Supplied entries:
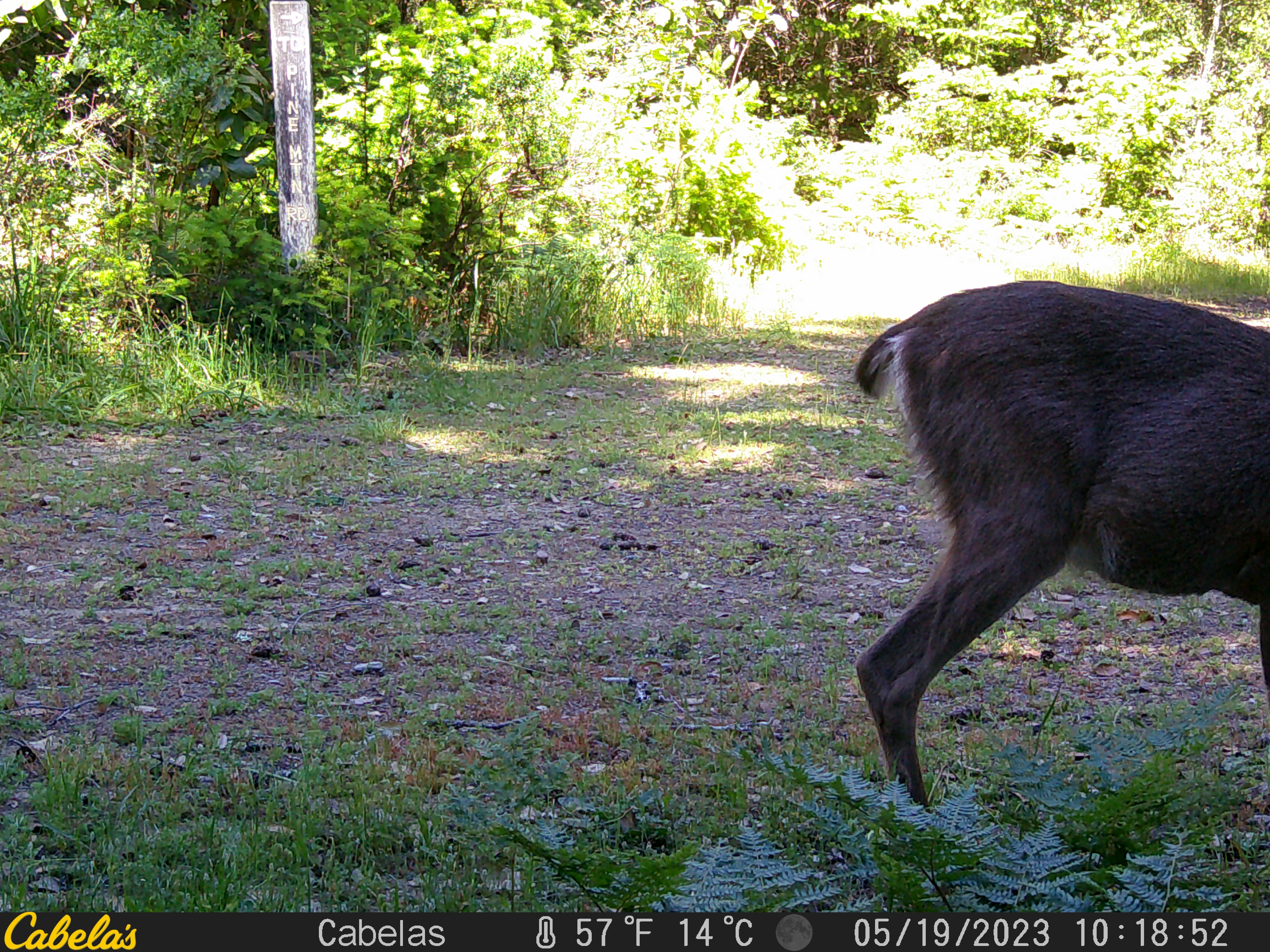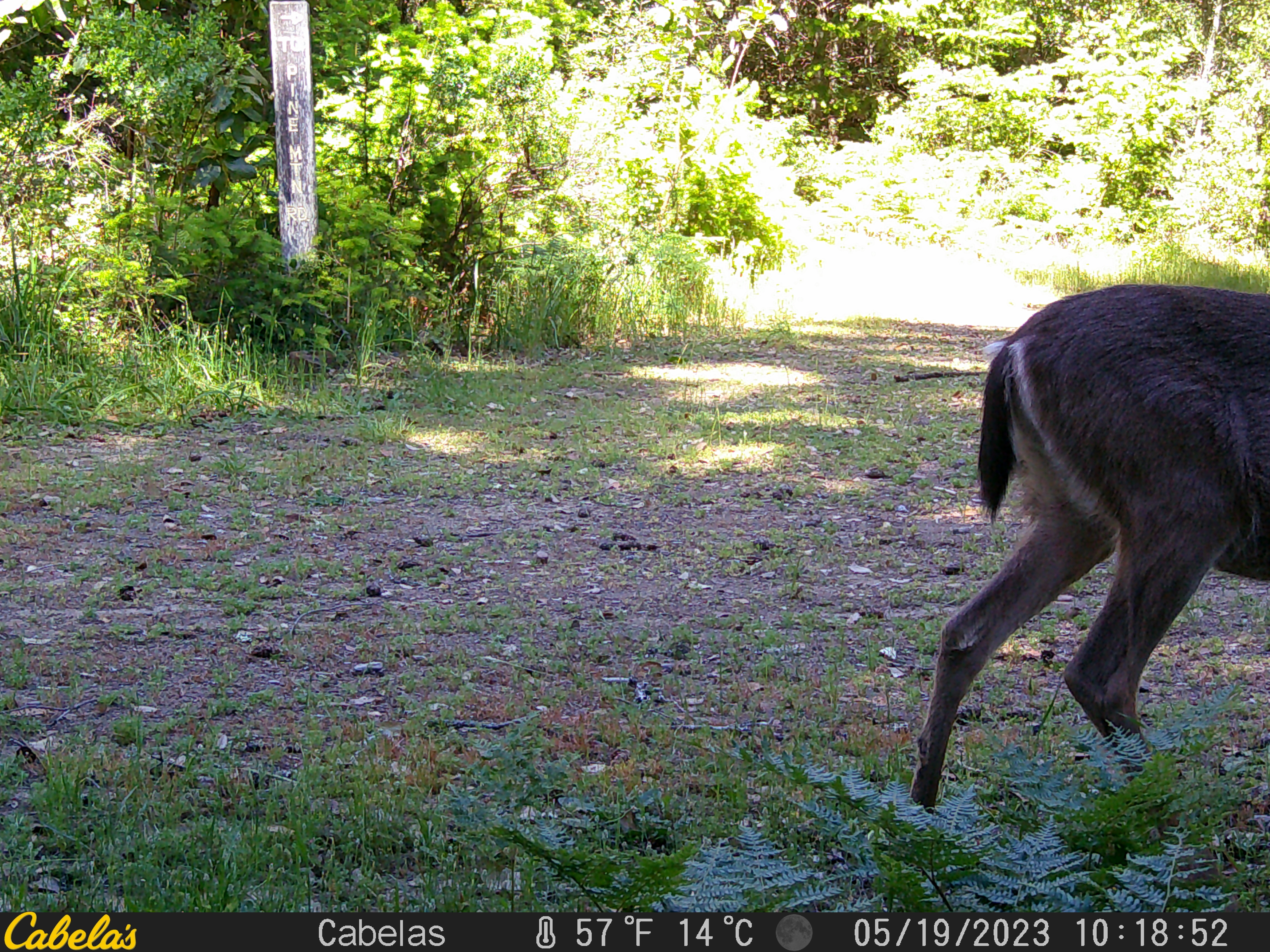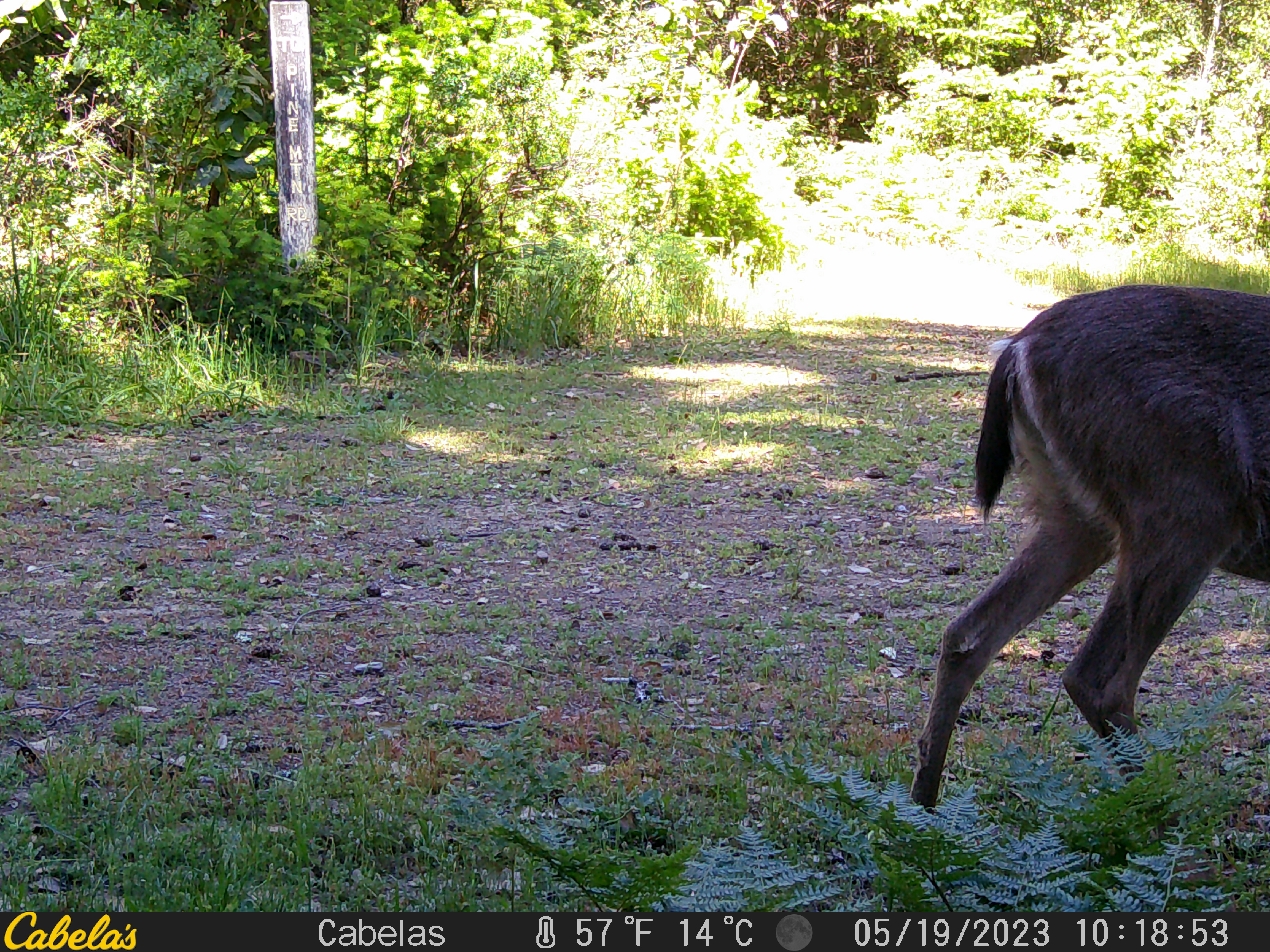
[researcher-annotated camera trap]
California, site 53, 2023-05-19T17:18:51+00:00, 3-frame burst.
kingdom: Animalia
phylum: Chordata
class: Mammalia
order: Artiodactyla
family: Cervidae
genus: Odocoileus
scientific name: Odocoileus hemionus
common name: mule deer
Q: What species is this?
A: Mule deer (Odocoileus hemionus).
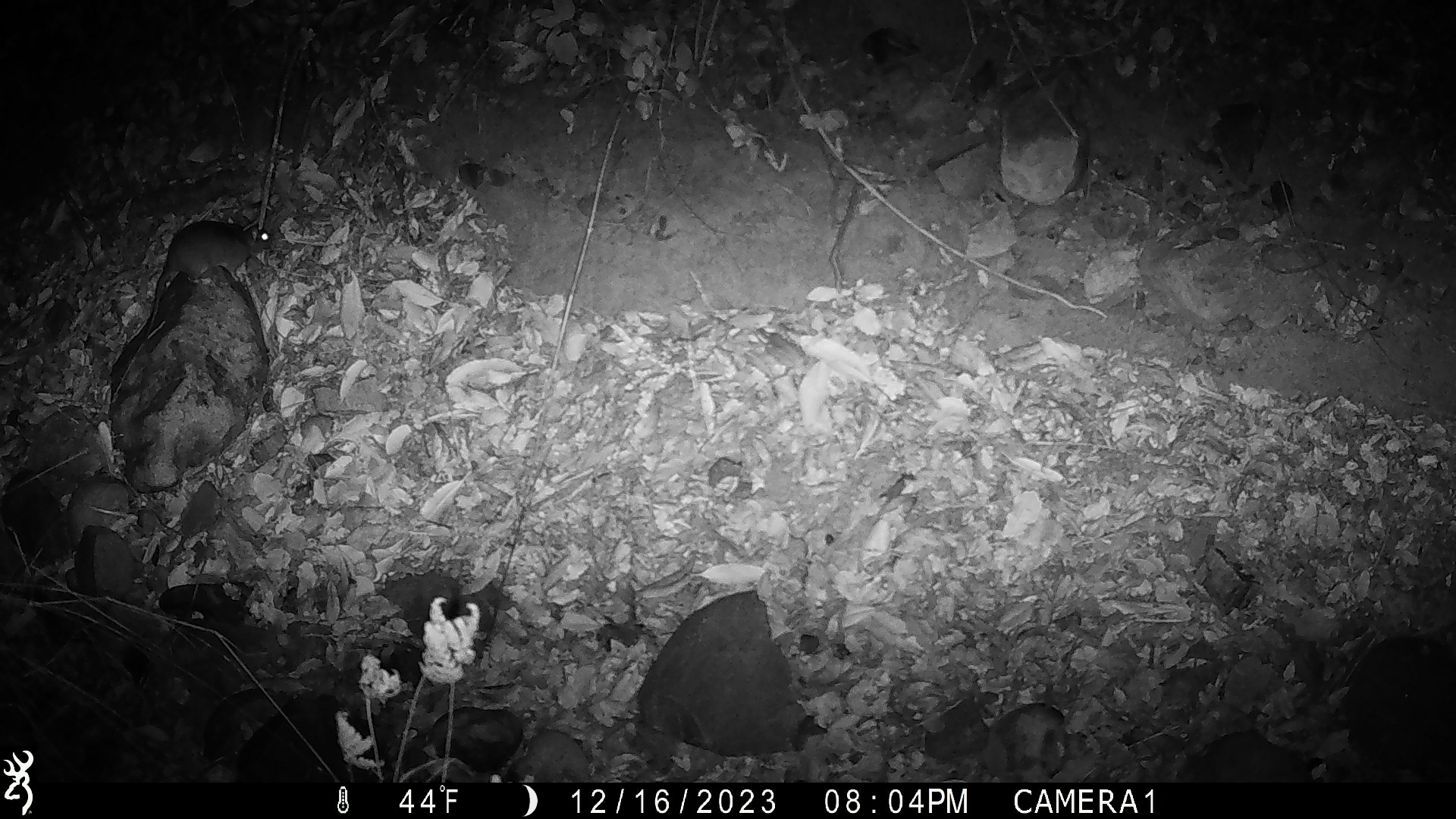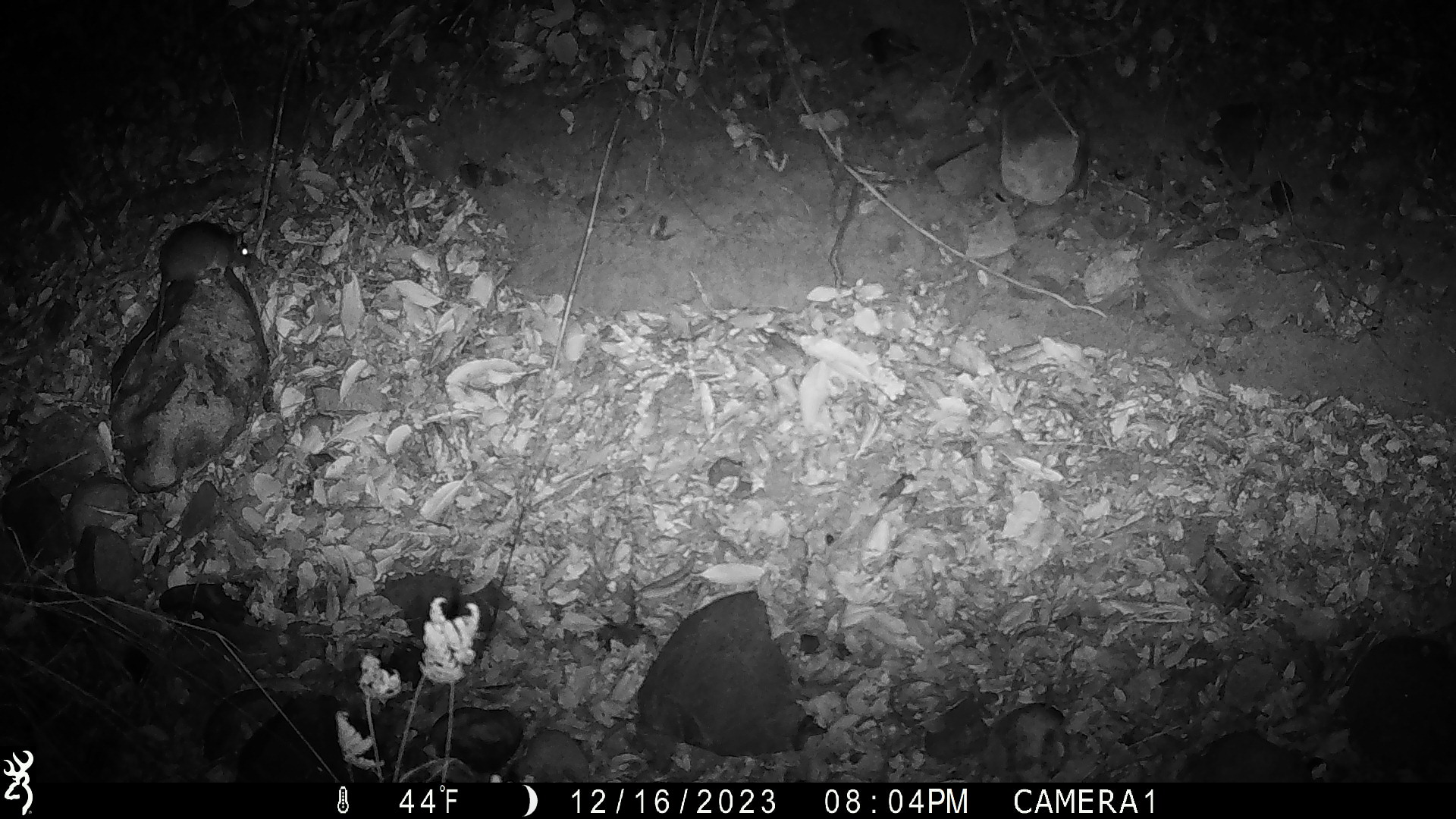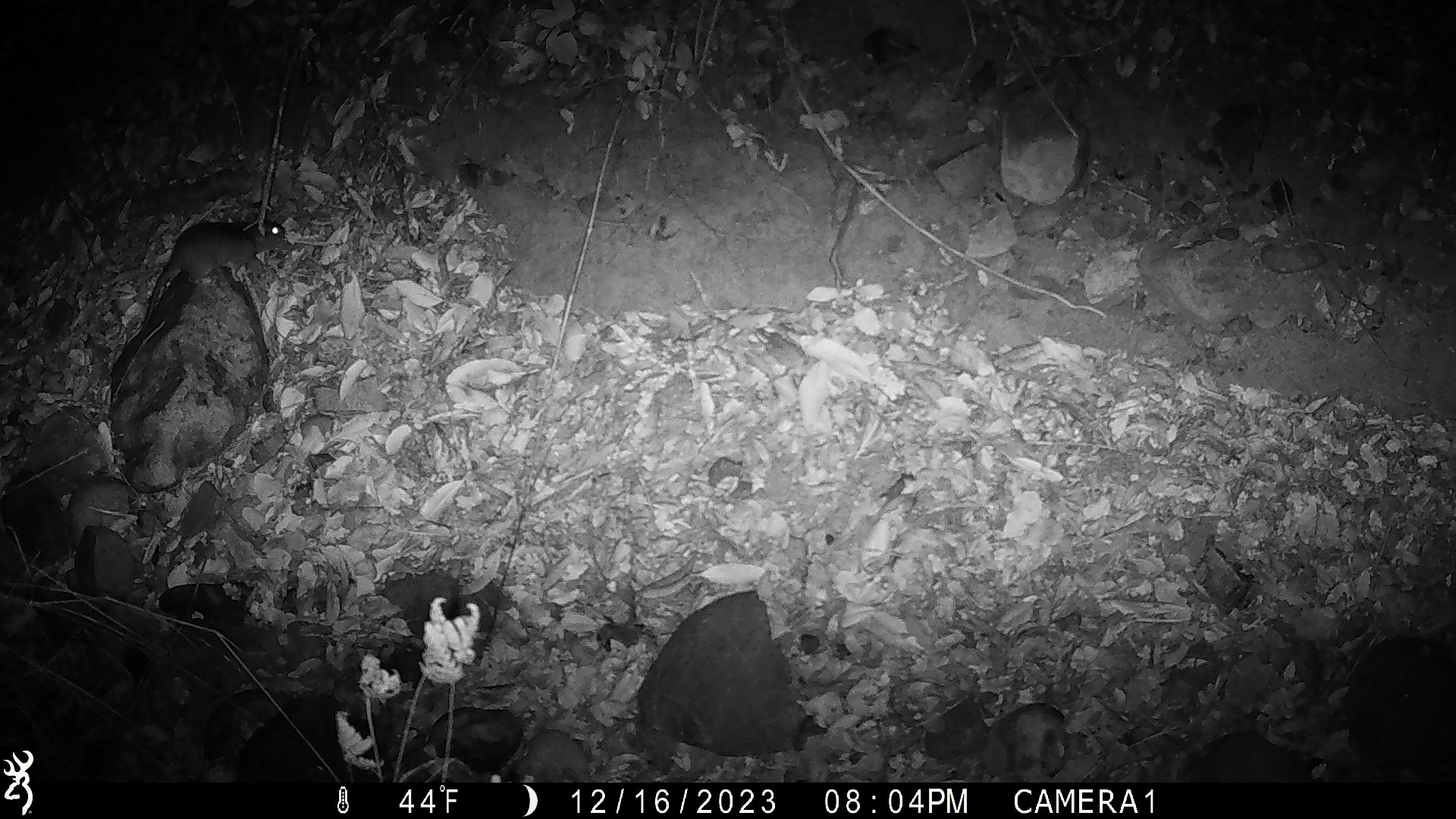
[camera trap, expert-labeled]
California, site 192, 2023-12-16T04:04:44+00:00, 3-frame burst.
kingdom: Animalia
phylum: Chordata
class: Mammalia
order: Rodentia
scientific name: Rodentia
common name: mouse or rat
Mouse or rat (Rodentia).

What the exercise asks:
Everything in the material except the pictures should be restated word for word.

Expected output:
[researcher-annotated camera trap]
California, site 53, 2023-05-19T17:18:51+00:00, 3-frame burst.
kingdom: Animalia
phylum: Chordata
class: Mammalia
order: Artiodactyla
family: Cervidae
genus: Odocoileus
scientific name: Odocoileus hemionus
common name: mule deer
Q: What species is this?
A: Mule deer (Odocoileus hemionus).
[camera trap, expert-labeled]
California, site 192, 2023-12-16T04:04:44+00:00, 3-frame burst.
kingdom: Animalia
phylum: Chordata
class: Mammalia
order: Rodentia
scientific name: Rodentia
common name: mouse or rat
Mouse or rat (Rodentia).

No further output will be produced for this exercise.